I like to think of yeast as people. Say you have a big job to do, say picking a corn field by hand. If you have 10 people out there picking, they will get the job done, but it will take a log time, and they will ***** about it, and they will probably do a crappy job at it because you made them work too hard. Now take that same field and put 1000 people in it. They will finish much faster, and having worked not as hard will be happier, and will have not complained about it.
I could take this farther with the first ten workers you dumped them out of their beds right into the field, and then demanded that they also go find enough friends to have a total of 2000 workers.

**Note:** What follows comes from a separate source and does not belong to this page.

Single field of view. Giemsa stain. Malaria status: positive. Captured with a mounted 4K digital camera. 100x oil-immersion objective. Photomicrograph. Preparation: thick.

Yeast are living things, treat them nice and they treat you nice.
 
According to an article I read about optimizing honey fermentation, “Yeast produce 33 times as much alcohol per cell during the growth phase than it does in the stationary phase."

This mean that a yeast starter would bypass the most productive phase of alcohol production?

No, You're making a yeast starter to have enough cells to have a healthy and reasonably fast growth phase. But that amount of cells isn't even close to the amount of yeast cells after the growth phase. The reason you want a healthy amount of yeast cells is to avoid other organisms to start fermenting or worse infecting your must (while the yeast is still weak), and because yeast produces CO2. CO2 is heavier than air and it will put a nice blanket above your must to protect it from oxidation.
Pitching too little yeast also stresses the cells. Stressed takes a long time to ferment and gives a unwanted flavor to the final product.
 
As I mentioned in response to Drewed, I didn't take into consideration stress. He stated most of what you said, but in an analogy format.